If you compare these careers to primary and secondary teaching, there are some radical differences. There are risks in not teaching the kids properly, but those are more or less mitigated by having textbooks, guidelines and external services. The risks (and consequences) of teaching is very different to the risks and consequences of an investment banker, for example, who may lose a school's annual budget on one mistake. Innovation is required in education, but not to the same degree as the jobs listed above. There are no 'big decisions' like the big decisions an investment banker has to make. It is certainly still a high pressure, high workload job, but I argue that compared to other jobs, it is far less mentally demanding.
Looking at it from another perspective, why should the most talented individuals, i.e. the 'smartest' individuals, choose to become primary/secondary teachers? Excuse me for being abrupt, in the utilitarian sense, these 'smartest' people should be performing irreplaceable functions that the next person cannot perform. In the education sector, these irreplaceable functions would be teaching the most difficult concepts, which takes place at university, and are fulfilled by academics getting paid top-tier salaries. I would argue that primary/secondary education teach materials that are conceptually easy and repetitive (on a relative scale compared to the highest paying jobs), primary/secondary education by nature do not attract students at the highest end of the spectrum.

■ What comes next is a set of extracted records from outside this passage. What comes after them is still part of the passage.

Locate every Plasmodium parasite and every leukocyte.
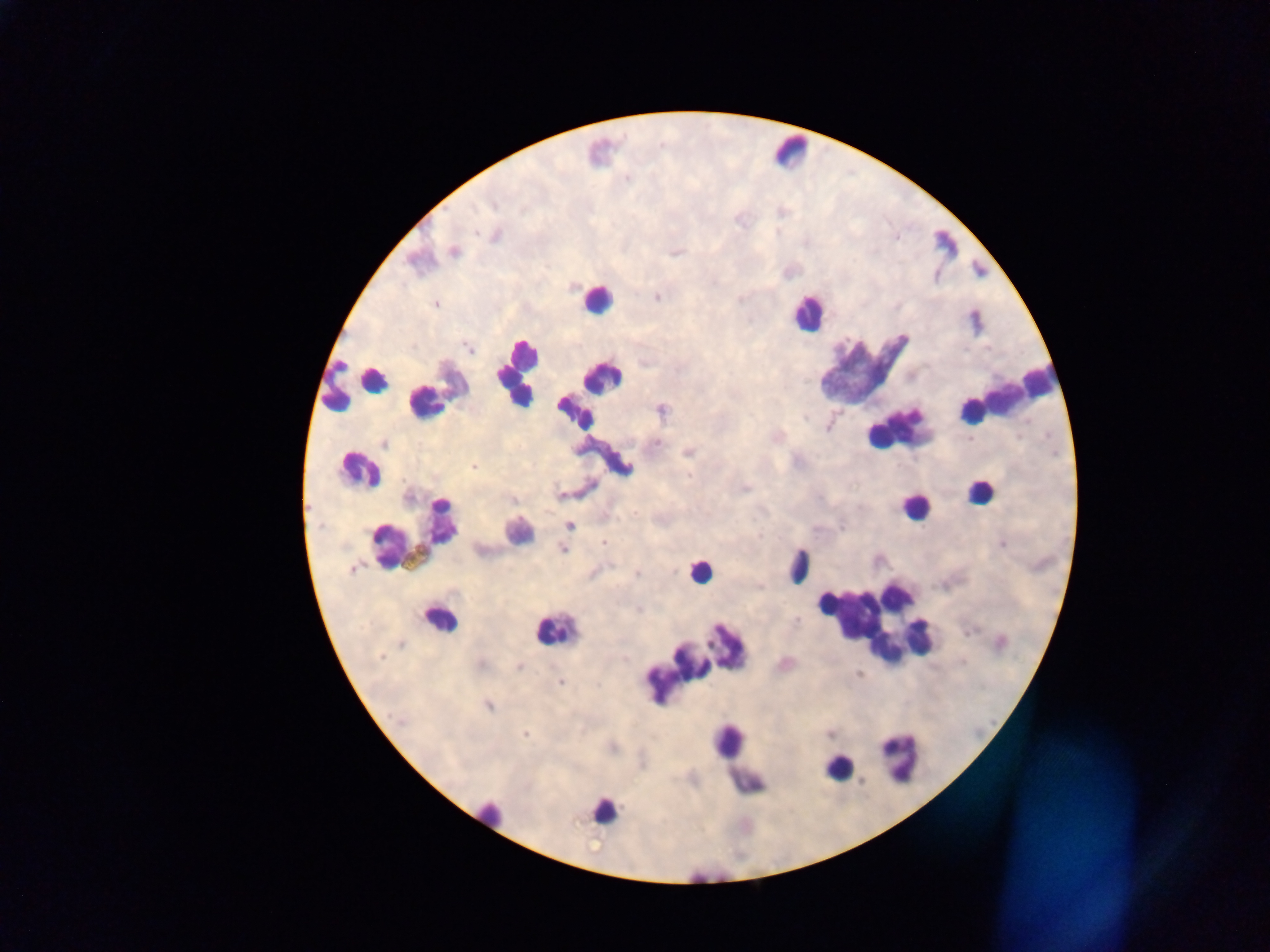
Approximate centers as x y in pixels.
Plasmodium parasites: 494 234; 453 252; 676 252; 656 296; 435 303; 469 348; 661 410; 971 439; 384 443; 654 443; 687 452; 474 467; 744 487; 560 495; 513 500; 568 525; 604 542; 1002 543; 563 549; 636 573; 518 666; 560 682; 488 705; 526 733; 829 734; 612 747.
Leukocytes: 789 151; 945 243; 597 299; 807 312; 862 367; 516 371; 602 377; 373 380; 360 385; 335 387; 435 393; 1007 394; 575 412; 897 429; 358 470; 981 491; 915 506; 413 529; 518 531; 798 565; 699 571; 439 619; 878 620; 555 630; 915 637; 920 639; 705 651; 666 678; 728 740; 900 756; 838 766; 749 782; 603 810; 490 813; 707 875.

image size = 1270×952 pixels
capture = mobile-phone photograph through a microscope
country = Ghana
preparation = thick blood smear
field of view = single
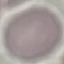

Result: negative for malaria parasites. Photographed with a smartphone camera at the microscope eyepiece. Thin blood film. Cell patch, automatically extracted from a larger field of view and resized to 64 × 64 pixels. Giemsa stain.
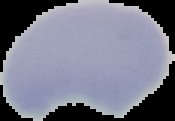
Summary:
  - Result: no malaria parasites seen
  - Image size: 175×121 pixels
  - Preparation: thin blood smear
  - Image type: segmented cell region with the area outside set to black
Name the blood parasite species.
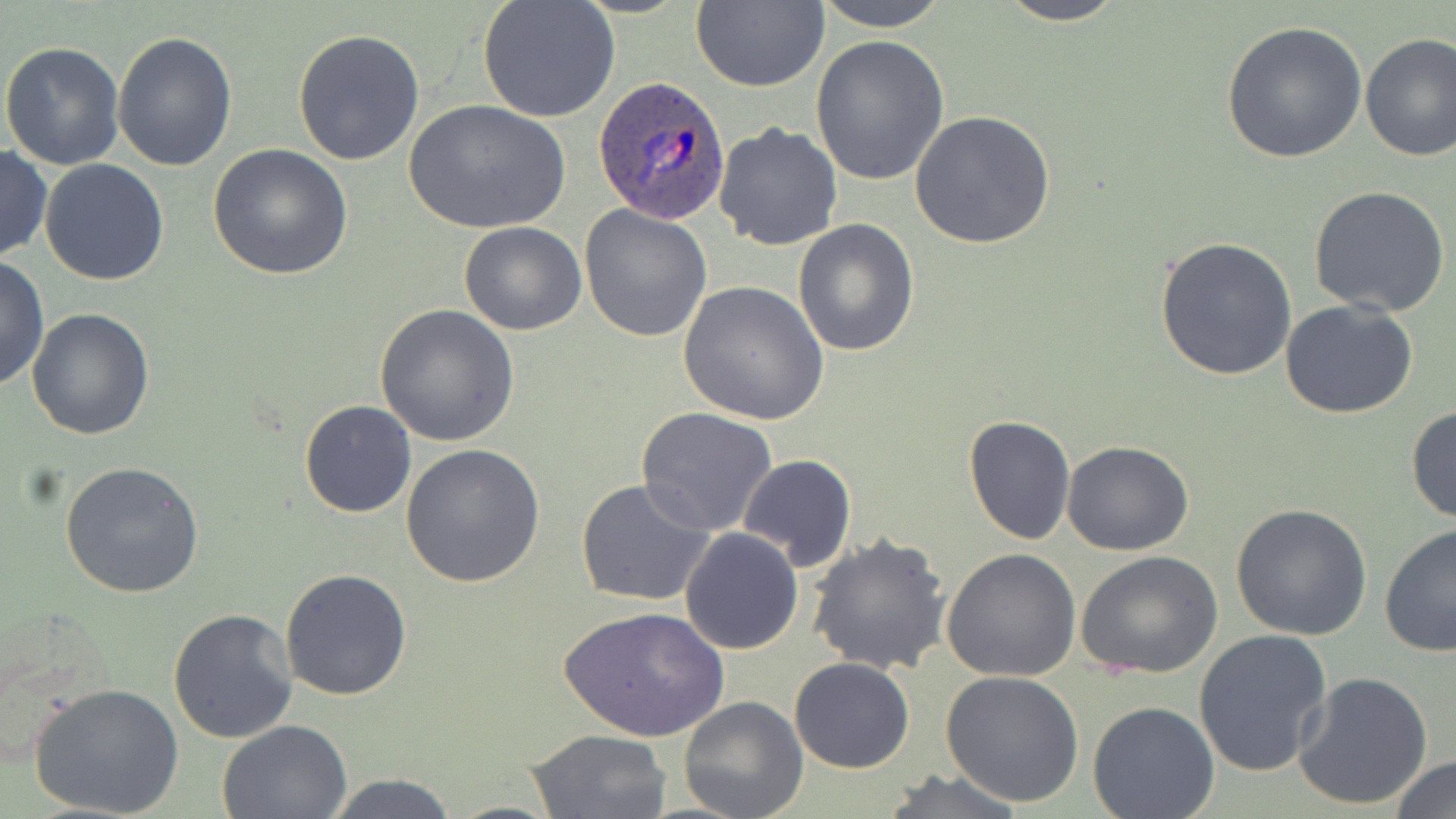
Plasmodium ovale.

magnification = 1000x
uninfected red blood cell locations = approximate bounding boxes as [x1, y1, x2, y2] in pixels: [477, 0, 621, 124], [810, 0, 951, 32], [991, 0, 1132, 25], [689, 2, 828, 92], [1221, 20, 1367, 164], [293, 27, 425, 165], [113, 31, 238, 175], [1359, 33, 1455, 162], [808, 35, 951, 185], [0, 42, 126, 169], [404, 99, 570, 235], [912, 111, 1056, 250], [712, 122, 842, 250], [0, 144, 51, 263], [208, 145, 353, 282], [39, 158, 169, 286], [1309, 186, 1450, 318], [579, 206, 713, 341], [793, 219, 921, 357], [459, 221, 586, 335], [1154, 237, 1297, 381], [0, 256, 49, 395], [677, 281, 828, 425], [1280, 299, 1421, 420], [374, 305, 520, 448], [28, 308, 154, 440], [298, 399, 417, 518], [1405, 405, 1455, 527], [637, 407, 780, 538], [962, 415, 1075, 546], [1061, 440, 1195, 555], [399, 443, 545, 588], [737, 454, 856, 574], [59, 461, 204, 598], [575, 478, 716, 608], [1230, 502, 1372, 641], [1379, 523, 1456, 658], [680, 528, 803, 655], [807, 533, 953, 675], [942, 549, 1082, 682], [1077, 551, 1223, 681], [281, 567, 413, 701], [559, 606, 728, 742], [167, 608, 299, 744], [1192, 630, 1335, 779], [789, 657, 914, 773], [939, 671, 1085, 809], [1294, 671, 1434, 811], [29, 682, 186, 819], [679, 695, 809, 819], [1086, 701, 1219, 819], [217, 719, 351, 817], [525, 728, 671, 817], [1387, 755, 1456, 819], [878, 768, 1029, 819], [320, 774, 459, 818]
stain = May-Grünwald-Giemsa
Plasmodium ovale-infected red blood cell locations = approximate bounding boxes as [x1, y1, x2, y2] in pixels: [593, 76, 731, 224]
image size = 1456×819 pixels
preparation = thin blood film
modality = light microscopy
field of view = one of a larger specimen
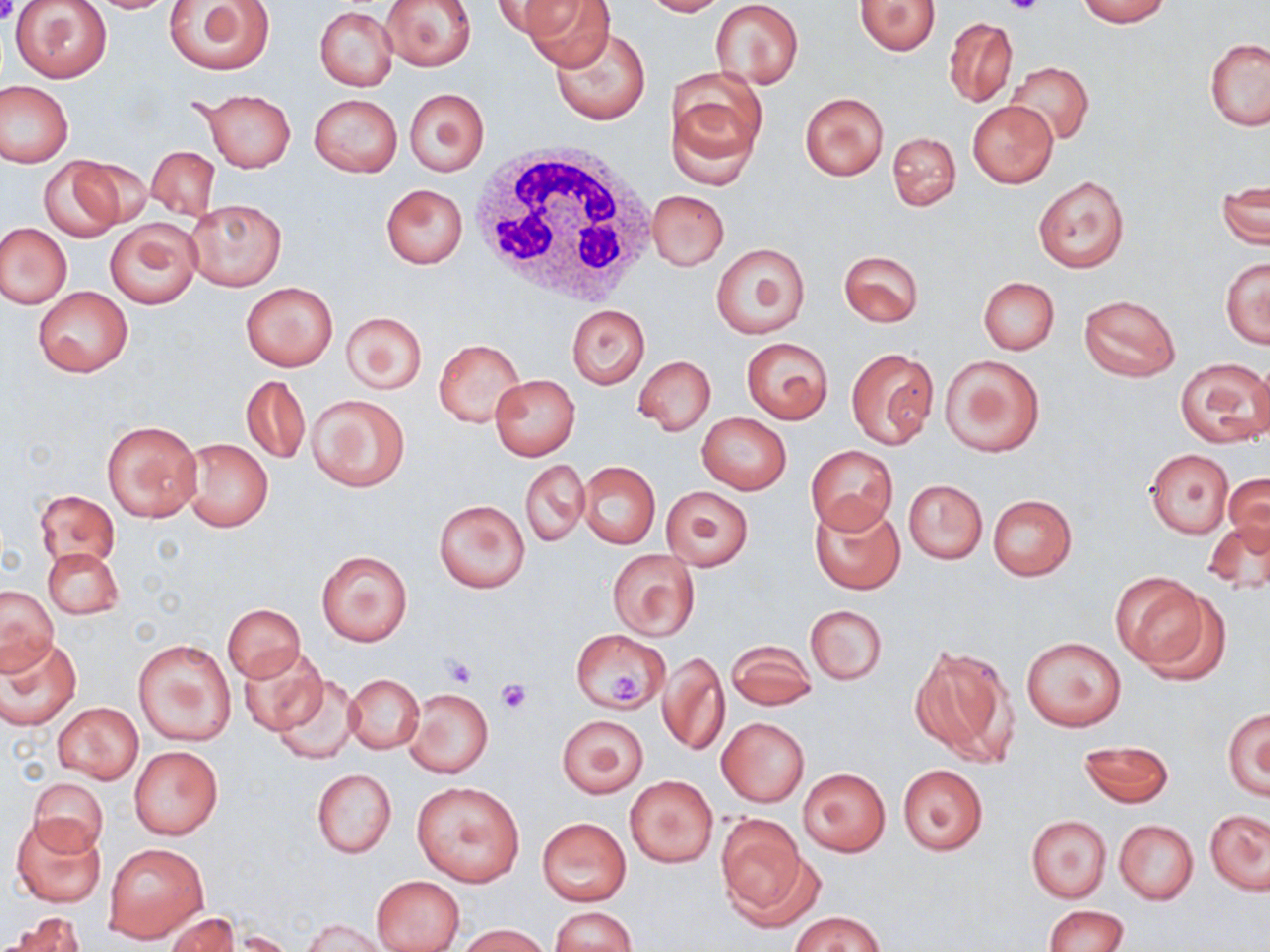
Summary:
  - Coordinate format: approximate bounding boxes as named x1/y1/x2/y2 corners in pixels
  - White blood cell locations: (x1=472, y1=141, x2=660, y2=309)
  - Platelet locations: (x1=1001, y1=0, x2=1046, y2=18), (x1=0, y1=1, x2=21, y2=25), (x1=441, y1=653, x2=479, y2=687), (x1=607, y1=670, x2=646, y2=705), (x1=497, y1=679, x2=527, y2=712)
  - Uninfected red blood cell locations: (x1=164, y1=0, x2=276, y2=75), (x1=382, y1=0, x2=477, y2=69), (x1=489, y1=0, x2=579, y2=37), (x1=521, y1=0, x2=615, y2=68), (x1=642, y1=0, x2=727, y2=17), (x1=1075, y1=0, x2=1170, y2=26), (x1=11, y1=1, x2=111, y2=84), (x1=83, y1=1, x2=183, y2=13), (x1=710, y1=1, x2=804, y2=87), (x1=855, y1=1, x2=940, y2=55), (x1=315, y1=7, x2=397, y2=91), (x1=944, y1=18, x2=1017, y2=108), (x1=549, y1=26, x2=651, y2=126), (x1=1204, y1=39, x2=1270, y2=131), (x1=1005, y1=61, x2=1094, y2=145), (x1=665, y1=68, x2=768, y2=177), (x1=0, y1=81, x2=73, y2=166), (x1=404, y1=87, x2=489, y2=176), (x1=196, y1=88, x2=296, y2=172), (x1=799, y1=91, x2=890, y2=181), (x1=308, y1=93, x2=403, y2=177), (x1=968, y1=101, x2=1058, y2=187), (x1=888, y1=132, x2=960, y2=211), (x1=146, y1=145, x2=220, y2=221), (x1=69, y1=155, x2=156, y2=229), (x1=36, y1=156, x2=127, y2=243), (x1=1032, y1=176, x2=1130, y2=273), (x1=380, y1=184, x2=468, y2=267), (x1=1216, y1=184, x2=1268, y2=248), (x1=647, y1=189, x2=730, y2=270), (x1=185, y1=198, x2=285, y2=292), (x1=104, y1=218, x2=202, y2=309), (x1=1, y1=224, x2=71, y2=308), (x1=711, y1=243, x2=811, y2=339), (x1=838, y1=250, x2=924, y2=327), (x1=1221, y1=257, x2=1269, y2=349), (x1=979, y1=277, x2=1059, y2=355), (x1=241, y1=281, x2=338, y2=371), (x1=34, y1=288, x2=132, y2=378), (x1=1078, y1=294, x2=1181, y2=382), (x1=566, y1=305, x2=649, y2=388), (x1=342, y1=310, x2=427, y2=394), (x1=741, y1=337, x2=832, y2=422), (x1=433, y1=338, x2=525, y2=427), (x1=845, y1=348, x2=938, y2=448), (x1=940, y1=353, x2=1045, y2=457), (x1=633, y1=355, x2=715, y2=435), (x1=1174, y1=359, x2=1268, y2=447), (x1=1248, y1=360, x2=1270, y2=444), (x1=241, y1=374, x2=311, y2=464), (x1=490, y1=374, x2=580, y2=460), (x1=307, y1=393, x2=410, y2=491), (x1=697, y1=412, x2=791, y2=494), (x1=101, y1=420, x2=202, y2=522), (x1=180, y1=437, x2=273, y2=533), (x1=806, y1=444, x2=898, y2=533), (x1=1145, y1=449, x2=1234, y2=537), (x1=520, y1=460, x2=589, y2=546), (x1=577, y1=462, x2=660, y2=549), (x1=1222, y1=472, x2=1270, y2=551), (x1=904, y1=479, x2=987, y2=564), (x1=660, y1=485, x2=755, y2=570), (x1=35, y1=490, x2=119, y2=568), (x1=987, y1=493, x2=1077, y2=580), (x1=433, y1=498, x2=530, y2=593), (x1=811, y1=498, x2=904, y2=595), (x1=1202, y1=519, x2=1270, y2=594), (x1=44, y1=547, x2=123, y2=620), (x1=608, y1=548, x2=700, y2=641), (x1=316, y1=550, x2=413, y2=646), (x1=1114, y1=575, x2=1224, y2=680), (x1=0, y1=585, x2=58, y2=672), (x1=223, y1=603, x2=306, y2=682), (x1=805, y1=604, x2=887, y2=684), (x1=573, y1=628, x2=671, y2=713), (x1=0, y1=633, x2=82, y2=729), (x1=1019, y1=636, x2=1125, y2=732), (x1=133, y1=638, x2=236, y2=749), (x1=725, y1=639, x2=817, y2=709), (x1=911, y1=644, x2=1016, y2=766), (x1=237, y1=645, x2=329, y2=736), (x1=659, y1=650, x2=729, y2=757), (x1=344, y1=673, x2=423, y2=754), (x1=271, y1=676, x2=362, y2=765), (x1=405, y1=688, x2=493, y2=777), (x1=54, y1=703, x2=142, y2=782), (x1=1223, y1=708, x2=1270, y2=800), (x1=556, y1=714, x2=648, y2=798), (x1=716, y1=717, x2=809, y2=808), (x1=1079, y1=740, x2=1173, y2=807), (x1=130, y1=745, x2=223, y2=839), (x1=897, y1=764, x2=988, y2=855), (x1=799, y1=767, x2=890, y2=856), (x1=312, y1=768, x2=396, y2=858), (x1=626, y1=775, x2=718, y2=866), (x1=28, y1=776, x2=109, y2=854), (x1=411, y1=781, x2=525, y2=886), (x1=1205, y1=810, x2=1269, y2=894), (x1=716, y1=813, x2=811, y2=918), (x1=12, y1=814, x2=106, y2=906), (x1=1026, y1=815, x2=1110, y2=901), (x1=537, y1=817, x2=631, y2=905), (x1=1113, y1=819, x2=1198, y2=903), (x1=103, y1=841, x2=207, y2=943), (x1=371, y1=875, x2=465, y2=952), (x1=1042, y1=905, x2=1129, y2=951), (x1=551, y1=907, x2=637, y2=952), (x1=794, y1=911, x2=882, y2=952), (x1=8, y1=912, x2=86, y2=952), (x1=165, y1=912, x2=239, y2=952), (x1=303, y1=919, x2=390, y2=952), (x1=459, y1=924, x2=548, y2=952)
  - Slide-level diagnosis: no evidence of blood parasites
  - Stain: May-Grünwald-Giemsa
  - Magnification: 1000x
  - Field of view: single
  - Modality: optical microscopy
  - Image size: 1270×952 pixels
  - Preparation: thin blood film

Of course, no one will ever argue that primary/secondary education is unnecessary or unimportant, and people who take up this career are very honourable in their choice. They shape students' mentality in a profound way, and deserve all the respect in the world. However, it is by nature not a career that's reserved for the most talented individuals.
So if we go back to the seek.com's chart, I find the placement of a few of the sectors immediately above education out of place, for example, I would have imagined sales & insurance to be ranked lower than education. But perhaps this is coming from my lack of knowledge of these fields. Perhaps primary/secondary education does need a pay rise, but not on the magnitude of, say, 30%.
To sum up, primary/secondary education, by nature, should not be at the top of the salary charts.